_TASK TO COMPLETE:_
Within the lines below, find those that hold the string "文件命名格式为" and copy each one.

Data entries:
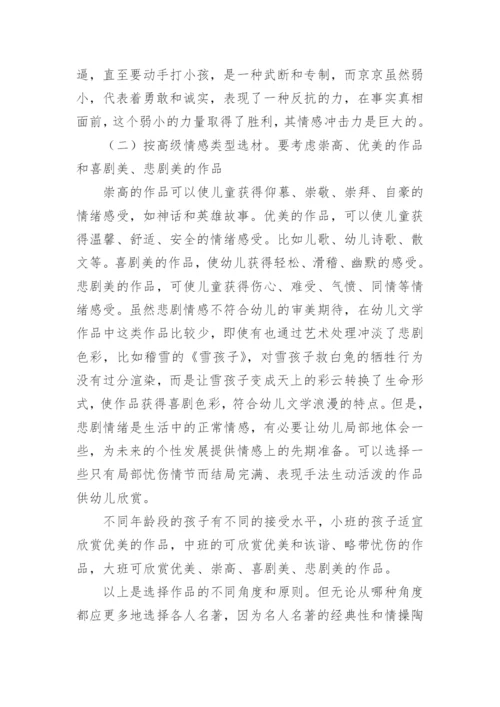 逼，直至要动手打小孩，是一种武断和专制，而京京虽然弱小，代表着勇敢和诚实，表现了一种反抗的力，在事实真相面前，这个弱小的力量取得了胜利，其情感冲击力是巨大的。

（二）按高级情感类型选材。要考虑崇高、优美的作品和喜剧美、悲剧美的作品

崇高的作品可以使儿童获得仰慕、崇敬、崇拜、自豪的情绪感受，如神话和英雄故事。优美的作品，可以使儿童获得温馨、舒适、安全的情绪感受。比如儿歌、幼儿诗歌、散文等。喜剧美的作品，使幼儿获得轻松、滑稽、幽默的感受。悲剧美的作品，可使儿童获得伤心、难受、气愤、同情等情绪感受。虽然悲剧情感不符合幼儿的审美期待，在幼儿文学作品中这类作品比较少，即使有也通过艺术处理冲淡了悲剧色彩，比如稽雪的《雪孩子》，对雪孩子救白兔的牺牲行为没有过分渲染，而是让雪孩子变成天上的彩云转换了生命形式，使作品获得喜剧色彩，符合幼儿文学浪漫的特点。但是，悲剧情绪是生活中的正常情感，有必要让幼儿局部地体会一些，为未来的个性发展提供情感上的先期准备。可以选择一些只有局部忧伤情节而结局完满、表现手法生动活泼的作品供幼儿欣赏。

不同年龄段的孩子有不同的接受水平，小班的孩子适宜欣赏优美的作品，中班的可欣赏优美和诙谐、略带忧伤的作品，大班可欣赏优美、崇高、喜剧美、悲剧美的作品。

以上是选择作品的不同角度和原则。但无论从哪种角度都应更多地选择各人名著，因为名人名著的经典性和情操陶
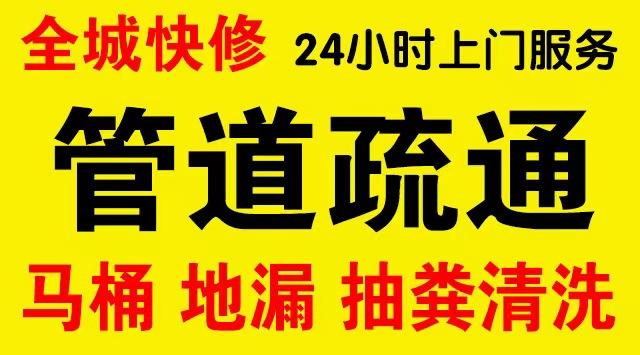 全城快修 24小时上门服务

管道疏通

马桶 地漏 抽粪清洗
...
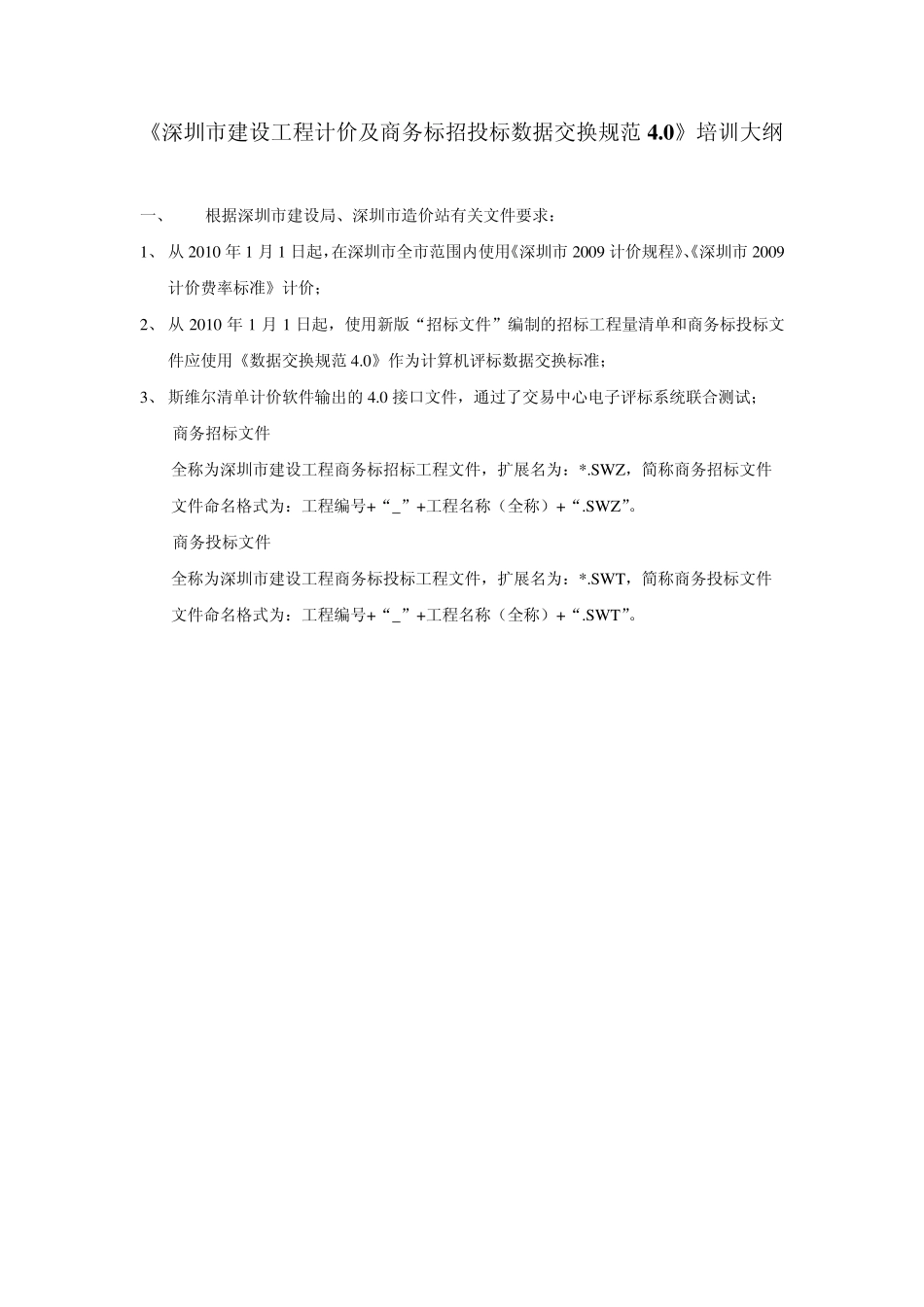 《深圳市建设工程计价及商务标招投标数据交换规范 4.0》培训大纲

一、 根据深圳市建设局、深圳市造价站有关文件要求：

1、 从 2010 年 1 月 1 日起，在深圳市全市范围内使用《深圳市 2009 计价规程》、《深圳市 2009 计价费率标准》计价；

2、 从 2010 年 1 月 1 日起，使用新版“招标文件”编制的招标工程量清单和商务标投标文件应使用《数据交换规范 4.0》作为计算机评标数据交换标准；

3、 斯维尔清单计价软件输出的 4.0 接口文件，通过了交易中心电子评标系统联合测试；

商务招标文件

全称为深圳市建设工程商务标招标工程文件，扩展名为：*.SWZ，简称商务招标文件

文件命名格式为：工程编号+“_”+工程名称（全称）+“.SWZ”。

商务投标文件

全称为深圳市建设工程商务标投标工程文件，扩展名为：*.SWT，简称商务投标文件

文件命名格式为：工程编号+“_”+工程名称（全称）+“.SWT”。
...
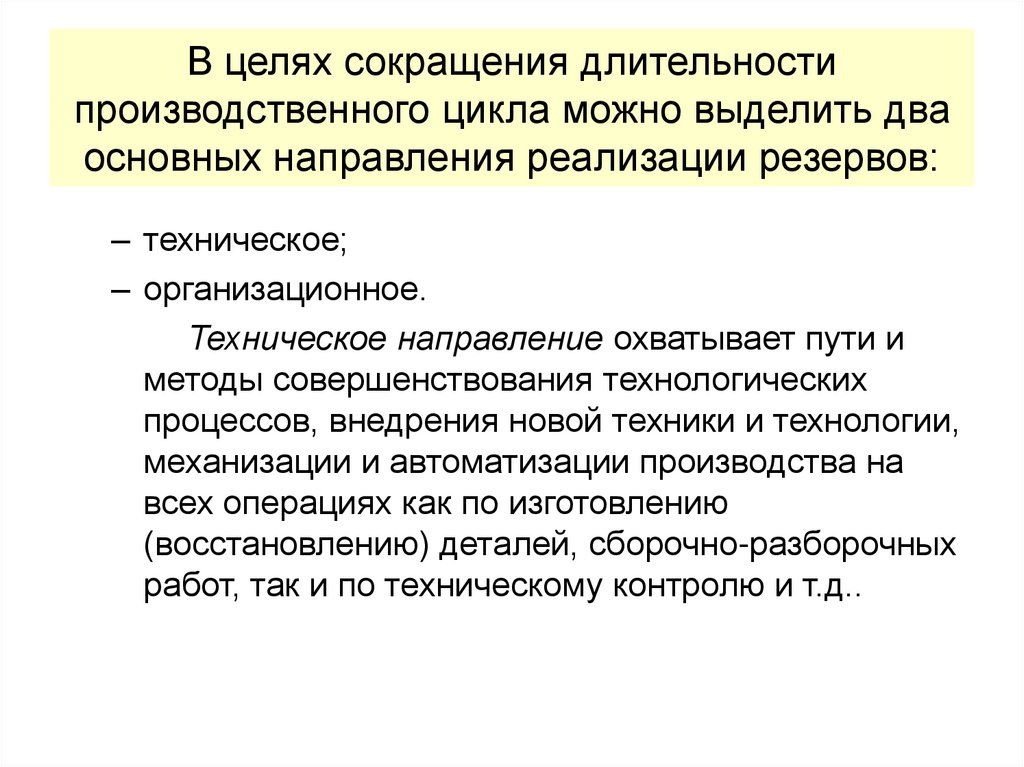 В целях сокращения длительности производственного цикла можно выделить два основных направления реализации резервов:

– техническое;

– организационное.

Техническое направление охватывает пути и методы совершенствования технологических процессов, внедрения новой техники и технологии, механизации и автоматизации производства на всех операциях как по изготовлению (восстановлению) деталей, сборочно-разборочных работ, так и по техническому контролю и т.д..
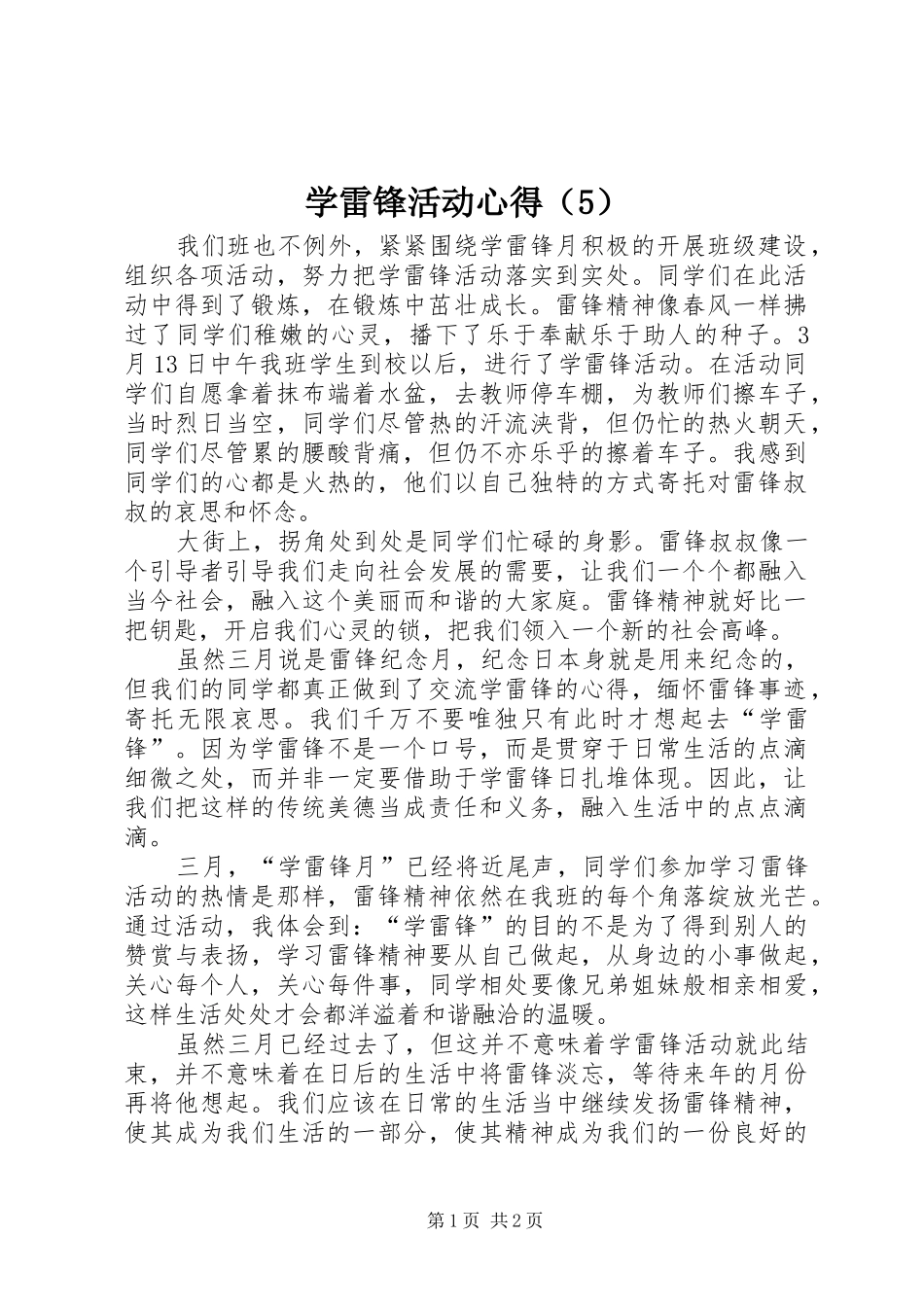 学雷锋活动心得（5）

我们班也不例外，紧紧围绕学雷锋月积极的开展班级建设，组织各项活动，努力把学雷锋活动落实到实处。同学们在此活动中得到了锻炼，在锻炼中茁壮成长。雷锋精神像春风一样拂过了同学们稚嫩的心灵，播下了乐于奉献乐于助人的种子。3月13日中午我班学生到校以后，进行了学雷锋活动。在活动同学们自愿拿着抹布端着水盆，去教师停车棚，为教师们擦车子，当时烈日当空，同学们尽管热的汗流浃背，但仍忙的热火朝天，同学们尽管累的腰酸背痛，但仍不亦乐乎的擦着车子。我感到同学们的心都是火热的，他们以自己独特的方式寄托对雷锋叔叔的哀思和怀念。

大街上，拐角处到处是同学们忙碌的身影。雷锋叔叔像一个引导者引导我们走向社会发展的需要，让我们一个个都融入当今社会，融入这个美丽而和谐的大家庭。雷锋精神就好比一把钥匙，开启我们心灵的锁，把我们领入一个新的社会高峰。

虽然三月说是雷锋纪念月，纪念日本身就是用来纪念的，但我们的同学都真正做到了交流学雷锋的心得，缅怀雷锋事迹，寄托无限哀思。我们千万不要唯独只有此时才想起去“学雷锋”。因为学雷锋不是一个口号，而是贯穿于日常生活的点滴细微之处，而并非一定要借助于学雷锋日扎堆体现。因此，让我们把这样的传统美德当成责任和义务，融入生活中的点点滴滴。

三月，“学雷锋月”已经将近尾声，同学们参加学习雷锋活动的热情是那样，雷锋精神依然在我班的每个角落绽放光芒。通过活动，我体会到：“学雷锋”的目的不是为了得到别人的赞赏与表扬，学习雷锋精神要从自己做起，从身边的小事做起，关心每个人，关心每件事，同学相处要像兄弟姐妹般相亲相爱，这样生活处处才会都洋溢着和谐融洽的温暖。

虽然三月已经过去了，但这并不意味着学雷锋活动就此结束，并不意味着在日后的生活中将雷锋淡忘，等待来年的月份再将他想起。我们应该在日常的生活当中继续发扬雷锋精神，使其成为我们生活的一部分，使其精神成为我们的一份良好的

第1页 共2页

_SOLUTION TO THE EXERCISE:_
文件命名格式为：工程编号+“_”+工程名称（全称）+“.SWZ”。
文件命名格式为：工程编号+“_”+工程名称（全称）+“.SWT”。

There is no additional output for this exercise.